>> Begin Information shown

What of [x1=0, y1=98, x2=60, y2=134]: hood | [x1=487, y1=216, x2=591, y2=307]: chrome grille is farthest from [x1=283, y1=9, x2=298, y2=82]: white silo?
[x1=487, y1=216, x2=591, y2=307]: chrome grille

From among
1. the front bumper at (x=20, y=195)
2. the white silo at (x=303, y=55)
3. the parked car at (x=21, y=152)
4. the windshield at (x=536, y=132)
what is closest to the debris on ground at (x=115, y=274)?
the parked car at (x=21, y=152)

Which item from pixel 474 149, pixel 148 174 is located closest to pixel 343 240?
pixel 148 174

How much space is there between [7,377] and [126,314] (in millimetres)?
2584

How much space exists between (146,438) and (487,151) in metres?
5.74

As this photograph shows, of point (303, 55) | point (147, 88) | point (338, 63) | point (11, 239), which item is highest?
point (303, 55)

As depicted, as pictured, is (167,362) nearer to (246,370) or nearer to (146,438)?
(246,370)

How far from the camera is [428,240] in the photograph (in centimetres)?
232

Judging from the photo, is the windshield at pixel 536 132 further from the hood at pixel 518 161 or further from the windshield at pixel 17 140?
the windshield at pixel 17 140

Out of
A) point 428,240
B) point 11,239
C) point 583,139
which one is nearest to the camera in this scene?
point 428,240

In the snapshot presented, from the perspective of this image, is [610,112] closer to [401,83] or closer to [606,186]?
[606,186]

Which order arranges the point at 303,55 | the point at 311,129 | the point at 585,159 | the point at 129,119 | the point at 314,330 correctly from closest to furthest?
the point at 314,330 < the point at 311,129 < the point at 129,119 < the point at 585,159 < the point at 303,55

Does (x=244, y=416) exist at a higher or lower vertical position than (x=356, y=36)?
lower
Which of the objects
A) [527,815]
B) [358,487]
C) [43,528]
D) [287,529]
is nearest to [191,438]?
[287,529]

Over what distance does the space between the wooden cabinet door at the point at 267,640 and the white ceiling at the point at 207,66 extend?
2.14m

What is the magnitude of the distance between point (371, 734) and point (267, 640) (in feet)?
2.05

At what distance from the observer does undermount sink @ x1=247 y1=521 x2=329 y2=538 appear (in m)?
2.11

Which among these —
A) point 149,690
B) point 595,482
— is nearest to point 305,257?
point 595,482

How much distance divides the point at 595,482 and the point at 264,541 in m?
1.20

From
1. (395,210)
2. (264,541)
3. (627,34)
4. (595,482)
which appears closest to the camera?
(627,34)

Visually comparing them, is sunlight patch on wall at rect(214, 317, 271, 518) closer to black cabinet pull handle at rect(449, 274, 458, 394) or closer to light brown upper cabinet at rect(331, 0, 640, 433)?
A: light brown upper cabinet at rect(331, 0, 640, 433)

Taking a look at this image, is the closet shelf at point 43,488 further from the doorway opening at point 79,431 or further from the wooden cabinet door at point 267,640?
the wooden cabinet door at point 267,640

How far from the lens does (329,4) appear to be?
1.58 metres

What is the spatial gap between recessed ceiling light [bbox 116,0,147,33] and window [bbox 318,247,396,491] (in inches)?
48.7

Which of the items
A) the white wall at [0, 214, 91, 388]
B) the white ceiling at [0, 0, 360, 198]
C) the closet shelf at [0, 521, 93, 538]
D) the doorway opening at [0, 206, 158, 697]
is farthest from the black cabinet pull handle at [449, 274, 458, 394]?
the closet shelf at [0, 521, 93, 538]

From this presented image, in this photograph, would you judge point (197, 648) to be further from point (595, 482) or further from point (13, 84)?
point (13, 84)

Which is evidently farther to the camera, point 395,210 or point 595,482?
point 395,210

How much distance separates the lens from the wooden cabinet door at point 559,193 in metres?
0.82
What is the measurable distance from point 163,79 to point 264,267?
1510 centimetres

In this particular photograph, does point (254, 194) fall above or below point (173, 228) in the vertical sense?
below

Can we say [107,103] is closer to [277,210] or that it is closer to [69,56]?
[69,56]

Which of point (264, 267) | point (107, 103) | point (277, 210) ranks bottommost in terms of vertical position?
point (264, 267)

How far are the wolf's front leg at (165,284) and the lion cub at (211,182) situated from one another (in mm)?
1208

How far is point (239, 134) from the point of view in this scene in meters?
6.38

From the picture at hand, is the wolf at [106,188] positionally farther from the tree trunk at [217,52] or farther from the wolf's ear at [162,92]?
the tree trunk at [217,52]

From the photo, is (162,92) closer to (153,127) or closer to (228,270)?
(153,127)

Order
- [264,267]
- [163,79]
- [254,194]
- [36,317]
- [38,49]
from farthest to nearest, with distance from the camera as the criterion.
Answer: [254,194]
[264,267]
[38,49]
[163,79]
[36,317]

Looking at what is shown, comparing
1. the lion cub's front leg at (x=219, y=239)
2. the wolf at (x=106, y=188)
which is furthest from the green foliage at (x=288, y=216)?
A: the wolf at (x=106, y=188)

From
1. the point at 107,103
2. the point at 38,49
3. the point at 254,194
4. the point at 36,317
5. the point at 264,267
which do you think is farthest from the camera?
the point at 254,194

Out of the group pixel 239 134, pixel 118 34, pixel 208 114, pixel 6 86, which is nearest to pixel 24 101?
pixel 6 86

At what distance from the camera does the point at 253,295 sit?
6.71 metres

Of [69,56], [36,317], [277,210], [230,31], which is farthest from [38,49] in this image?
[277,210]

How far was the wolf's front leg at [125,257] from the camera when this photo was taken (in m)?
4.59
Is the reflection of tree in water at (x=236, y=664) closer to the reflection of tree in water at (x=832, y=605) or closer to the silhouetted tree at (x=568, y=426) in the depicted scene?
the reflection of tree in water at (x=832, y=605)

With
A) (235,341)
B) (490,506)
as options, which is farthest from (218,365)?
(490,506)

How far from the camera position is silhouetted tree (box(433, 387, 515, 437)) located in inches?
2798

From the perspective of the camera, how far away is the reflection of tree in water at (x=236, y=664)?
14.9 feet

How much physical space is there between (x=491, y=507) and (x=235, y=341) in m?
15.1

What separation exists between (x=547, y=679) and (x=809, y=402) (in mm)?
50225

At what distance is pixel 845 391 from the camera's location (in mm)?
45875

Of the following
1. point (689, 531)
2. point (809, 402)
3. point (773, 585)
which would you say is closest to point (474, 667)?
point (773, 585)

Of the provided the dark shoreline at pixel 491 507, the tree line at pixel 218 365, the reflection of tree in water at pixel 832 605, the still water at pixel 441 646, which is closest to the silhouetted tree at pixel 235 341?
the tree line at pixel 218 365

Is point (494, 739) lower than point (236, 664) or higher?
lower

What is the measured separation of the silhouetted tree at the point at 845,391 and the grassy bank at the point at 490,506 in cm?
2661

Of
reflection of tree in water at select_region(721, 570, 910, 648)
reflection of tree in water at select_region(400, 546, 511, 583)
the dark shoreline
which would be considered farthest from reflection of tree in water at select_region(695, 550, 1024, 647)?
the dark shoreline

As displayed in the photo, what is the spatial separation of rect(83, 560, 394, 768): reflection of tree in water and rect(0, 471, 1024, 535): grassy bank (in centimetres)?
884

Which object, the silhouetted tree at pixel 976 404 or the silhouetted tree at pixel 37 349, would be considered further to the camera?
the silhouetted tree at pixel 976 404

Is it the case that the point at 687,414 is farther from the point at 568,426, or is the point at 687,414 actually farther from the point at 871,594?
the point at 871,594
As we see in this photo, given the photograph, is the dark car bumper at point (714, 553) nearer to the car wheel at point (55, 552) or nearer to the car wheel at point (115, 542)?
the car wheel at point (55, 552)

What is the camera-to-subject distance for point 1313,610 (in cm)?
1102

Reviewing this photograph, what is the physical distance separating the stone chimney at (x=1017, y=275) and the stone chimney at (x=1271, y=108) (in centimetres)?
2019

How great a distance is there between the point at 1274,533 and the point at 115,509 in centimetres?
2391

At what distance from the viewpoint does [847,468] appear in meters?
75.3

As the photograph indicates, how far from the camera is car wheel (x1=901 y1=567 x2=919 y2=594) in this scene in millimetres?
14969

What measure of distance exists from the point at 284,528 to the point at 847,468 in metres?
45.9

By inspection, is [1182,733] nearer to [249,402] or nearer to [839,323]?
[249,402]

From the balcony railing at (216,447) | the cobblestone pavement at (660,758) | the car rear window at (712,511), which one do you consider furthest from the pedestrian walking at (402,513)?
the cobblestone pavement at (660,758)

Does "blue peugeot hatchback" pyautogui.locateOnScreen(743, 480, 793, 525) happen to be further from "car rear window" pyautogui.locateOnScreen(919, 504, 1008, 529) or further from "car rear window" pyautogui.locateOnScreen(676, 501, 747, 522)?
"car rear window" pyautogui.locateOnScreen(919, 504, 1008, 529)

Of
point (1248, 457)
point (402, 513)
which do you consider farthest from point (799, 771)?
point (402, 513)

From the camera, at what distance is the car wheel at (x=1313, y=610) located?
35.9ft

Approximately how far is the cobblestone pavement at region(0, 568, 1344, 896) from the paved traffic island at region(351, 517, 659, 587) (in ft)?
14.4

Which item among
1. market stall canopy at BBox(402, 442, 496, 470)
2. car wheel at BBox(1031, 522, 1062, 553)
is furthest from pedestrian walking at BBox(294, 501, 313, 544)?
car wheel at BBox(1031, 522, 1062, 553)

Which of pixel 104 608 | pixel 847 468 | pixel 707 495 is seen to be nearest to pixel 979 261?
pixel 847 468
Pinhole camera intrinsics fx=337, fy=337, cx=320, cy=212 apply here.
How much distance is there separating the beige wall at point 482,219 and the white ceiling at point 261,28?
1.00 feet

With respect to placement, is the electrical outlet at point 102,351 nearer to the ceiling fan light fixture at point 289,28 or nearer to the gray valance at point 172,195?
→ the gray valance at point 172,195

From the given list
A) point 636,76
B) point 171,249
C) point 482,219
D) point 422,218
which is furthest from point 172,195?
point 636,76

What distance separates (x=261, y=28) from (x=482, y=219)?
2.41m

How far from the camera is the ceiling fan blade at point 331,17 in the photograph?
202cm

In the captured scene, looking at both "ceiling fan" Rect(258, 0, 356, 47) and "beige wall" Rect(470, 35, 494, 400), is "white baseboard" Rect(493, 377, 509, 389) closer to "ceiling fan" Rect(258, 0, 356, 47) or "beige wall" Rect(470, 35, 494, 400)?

>> End Information shown

## Work to do
Can you give the stretch from the line containing "In the snapshot" through the line containing "the point at 314,330 <" again, switching "closer" to "nearer" and leaving everything else as it is?

## The reply
In the snapshot presented, from the perspective of this image, is [610,112] nearer to [401,83] or nearer to [606,186]?
[606,186]

Which order arranges the point at 303,55 | the point at 311,129 | the point at 585,159 | the point at 129,119 | the point at 314,330 correctly from closest to furthest?
the point at 314,330 < the point at 311,129 < the point at 129,119 < the point at 585,159 < the point at 303,55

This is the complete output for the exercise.